== What is expected ==
Extract every line of the material that holds the string "frames".

== Exercise input ==

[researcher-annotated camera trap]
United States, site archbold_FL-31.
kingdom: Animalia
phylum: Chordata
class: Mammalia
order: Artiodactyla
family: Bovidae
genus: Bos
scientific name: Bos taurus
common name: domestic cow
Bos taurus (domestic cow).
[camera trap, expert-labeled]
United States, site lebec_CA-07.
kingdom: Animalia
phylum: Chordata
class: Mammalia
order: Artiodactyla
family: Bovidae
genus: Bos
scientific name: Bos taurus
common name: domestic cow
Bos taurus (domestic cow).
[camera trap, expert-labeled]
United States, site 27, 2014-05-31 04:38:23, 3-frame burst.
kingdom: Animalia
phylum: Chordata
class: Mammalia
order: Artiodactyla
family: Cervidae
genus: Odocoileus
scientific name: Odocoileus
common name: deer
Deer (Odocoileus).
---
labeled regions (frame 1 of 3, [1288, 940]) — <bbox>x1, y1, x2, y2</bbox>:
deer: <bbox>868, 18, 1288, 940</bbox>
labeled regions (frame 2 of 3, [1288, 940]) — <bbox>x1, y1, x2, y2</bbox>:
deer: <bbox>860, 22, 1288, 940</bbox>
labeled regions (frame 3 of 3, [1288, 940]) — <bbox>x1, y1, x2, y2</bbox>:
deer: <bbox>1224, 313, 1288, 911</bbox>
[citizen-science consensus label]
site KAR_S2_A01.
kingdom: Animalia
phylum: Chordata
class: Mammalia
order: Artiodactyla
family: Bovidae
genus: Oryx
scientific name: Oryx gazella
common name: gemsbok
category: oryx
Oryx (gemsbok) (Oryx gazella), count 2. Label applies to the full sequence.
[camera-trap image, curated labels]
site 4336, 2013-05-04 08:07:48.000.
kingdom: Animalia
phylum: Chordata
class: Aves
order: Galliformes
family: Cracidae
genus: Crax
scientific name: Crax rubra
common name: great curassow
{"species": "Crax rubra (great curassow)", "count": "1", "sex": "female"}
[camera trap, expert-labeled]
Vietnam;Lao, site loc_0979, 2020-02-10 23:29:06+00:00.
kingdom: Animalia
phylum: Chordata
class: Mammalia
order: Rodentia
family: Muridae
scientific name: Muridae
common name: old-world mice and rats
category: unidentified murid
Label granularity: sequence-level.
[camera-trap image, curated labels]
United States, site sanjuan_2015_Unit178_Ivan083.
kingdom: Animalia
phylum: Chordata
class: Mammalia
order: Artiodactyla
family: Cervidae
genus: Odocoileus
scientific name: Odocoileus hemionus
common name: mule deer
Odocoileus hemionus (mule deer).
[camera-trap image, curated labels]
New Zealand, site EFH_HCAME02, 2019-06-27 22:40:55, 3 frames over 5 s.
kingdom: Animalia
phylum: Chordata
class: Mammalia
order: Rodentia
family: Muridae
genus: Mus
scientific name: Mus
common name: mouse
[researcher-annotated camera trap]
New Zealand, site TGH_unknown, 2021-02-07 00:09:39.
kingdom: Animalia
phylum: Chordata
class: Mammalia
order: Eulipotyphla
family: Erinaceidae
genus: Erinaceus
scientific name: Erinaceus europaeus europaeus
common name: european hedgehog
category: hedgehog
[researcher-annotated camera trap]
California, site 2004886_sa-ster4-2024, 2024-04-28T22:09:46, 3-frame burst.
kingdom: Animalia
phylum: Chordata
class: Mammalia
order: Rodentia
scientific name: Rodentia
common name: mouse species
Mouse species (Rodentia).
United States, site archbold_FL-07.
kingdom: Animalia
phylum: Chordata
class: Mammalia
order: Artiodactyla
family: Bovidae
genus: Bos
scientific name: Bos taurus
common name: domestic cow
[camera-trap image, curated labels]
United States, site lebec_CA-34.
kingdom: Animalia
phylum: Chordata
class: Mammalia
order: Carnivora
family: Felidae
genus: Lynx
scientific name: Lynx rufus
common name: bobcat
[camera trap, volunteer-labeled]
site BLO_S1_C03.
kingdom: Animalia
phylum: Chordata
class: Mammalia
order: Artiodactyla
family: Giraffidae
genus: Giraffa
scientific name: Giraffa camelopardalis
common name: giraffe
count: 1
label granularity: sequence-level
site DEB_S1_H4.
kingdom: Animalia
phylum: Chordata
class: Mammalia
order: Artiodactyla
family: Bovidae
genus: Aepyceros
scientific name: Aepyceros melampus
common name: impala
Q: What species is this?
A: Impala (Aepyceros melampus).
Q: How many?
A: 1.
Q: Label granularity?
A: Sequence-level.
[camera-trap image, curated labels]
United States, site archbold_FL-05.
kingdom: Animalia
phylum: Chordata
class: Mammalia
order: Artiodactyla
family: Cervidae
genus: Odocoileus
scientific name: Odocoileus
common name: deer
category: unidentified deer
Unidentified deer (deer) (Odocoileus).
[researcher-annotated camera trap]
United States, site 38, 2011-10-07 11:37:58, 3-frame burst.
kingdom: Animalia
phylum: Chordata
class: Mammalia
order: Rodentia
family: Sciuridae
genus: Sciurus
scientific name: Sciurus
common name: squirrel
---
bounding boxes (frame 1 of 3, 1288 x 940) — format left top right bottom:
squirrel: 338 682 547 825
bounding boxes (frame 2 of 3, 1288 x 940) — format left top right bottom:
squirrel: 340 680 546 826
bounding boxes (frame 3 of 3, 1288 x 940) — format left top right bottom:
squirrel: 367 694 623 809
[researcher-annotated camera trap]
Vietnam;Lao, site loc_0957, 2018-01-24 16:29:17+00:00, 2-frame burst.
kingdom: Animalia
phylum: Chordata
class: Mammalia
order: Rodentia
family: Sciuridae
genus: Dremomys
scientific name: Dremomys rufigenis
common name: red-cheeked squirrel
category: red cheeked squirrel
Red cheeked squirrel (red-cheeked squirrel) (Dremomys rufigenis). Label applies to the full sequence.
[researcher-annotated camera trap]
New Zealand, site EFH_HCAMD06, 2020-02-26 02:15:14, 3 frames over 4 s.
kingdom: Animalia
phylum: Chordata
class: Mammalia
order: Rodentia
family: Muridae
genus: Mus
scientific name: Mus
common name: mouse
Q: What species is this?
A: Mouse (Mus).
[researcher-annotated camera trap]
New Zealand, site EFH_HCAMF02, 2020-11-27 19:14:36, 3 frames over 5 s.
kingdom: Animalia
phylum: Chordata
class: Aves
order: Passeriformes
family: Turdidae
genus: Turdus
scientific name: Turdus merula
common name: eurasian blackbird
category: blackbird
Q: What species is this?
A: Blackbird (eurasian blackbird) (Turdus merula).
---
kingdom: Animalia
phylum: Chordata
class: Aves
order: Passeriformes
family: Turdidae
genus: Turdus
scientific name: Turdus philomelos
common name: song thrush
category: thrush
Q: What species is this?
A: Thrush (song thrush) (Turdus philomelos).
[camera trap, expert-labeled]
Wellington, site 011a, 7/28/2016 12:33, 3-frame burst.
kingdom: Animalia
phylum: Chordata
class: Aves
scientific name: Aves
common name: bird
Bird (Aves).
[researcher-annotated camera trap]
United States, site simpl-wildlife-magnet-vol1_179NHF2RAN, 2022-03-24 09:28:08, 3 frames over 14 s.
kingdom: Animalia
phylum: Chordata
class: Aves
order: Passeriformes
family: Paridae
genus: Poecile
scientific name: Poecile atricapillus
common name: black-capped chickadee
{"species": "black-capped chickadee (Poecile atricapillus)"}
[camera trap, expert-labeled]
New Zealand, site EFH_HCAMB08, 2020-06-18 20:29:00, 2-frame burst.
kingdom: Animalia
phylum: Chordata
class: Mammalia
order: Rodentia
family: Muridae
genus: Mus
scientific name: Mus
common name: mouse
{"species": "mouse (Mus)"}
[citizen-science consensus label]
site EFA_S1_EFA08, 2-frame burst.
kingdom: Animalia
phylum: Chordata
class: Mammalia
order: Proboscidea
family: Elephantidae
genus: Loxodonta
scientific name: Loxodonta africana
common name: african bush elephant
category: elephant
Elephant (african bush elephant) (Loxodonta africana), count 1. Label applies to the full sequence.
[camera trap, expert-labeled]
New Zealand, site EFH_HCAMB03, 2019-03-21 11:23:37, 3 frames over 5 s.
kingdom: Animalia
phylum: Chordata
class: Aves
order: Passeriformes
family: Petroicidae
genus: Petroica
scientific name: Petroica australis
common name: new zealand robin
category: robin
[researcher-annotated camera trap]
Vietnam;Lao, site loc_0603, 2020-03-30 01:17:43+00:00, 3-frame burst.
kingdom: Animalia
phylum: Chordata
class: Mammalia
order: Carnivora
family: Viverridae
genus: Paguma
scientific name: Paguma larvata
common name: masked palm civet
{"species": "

== Written response ==
New Zealand, site EFH_HCAME02, 2019-06-27 22:40:55, 3 frames over 5 s.
New Zealand, site EFH_HCAMD06, 2020-02-26 02:15:14, 3 frames over 4 s.
New Zealand, site EFH_HCAMF02, 2020-11-27 19:14:36, 3 frames over 5 s.
United States, site simpl-wildlife-magnet-vol1_179NHF2RAN, 2022-03-24 09:28:08, 3 frames over 14 s.
New Zealand, site EFH_HCAMB03, 2019-03-21 11:23:37, 3 frames over 5 s.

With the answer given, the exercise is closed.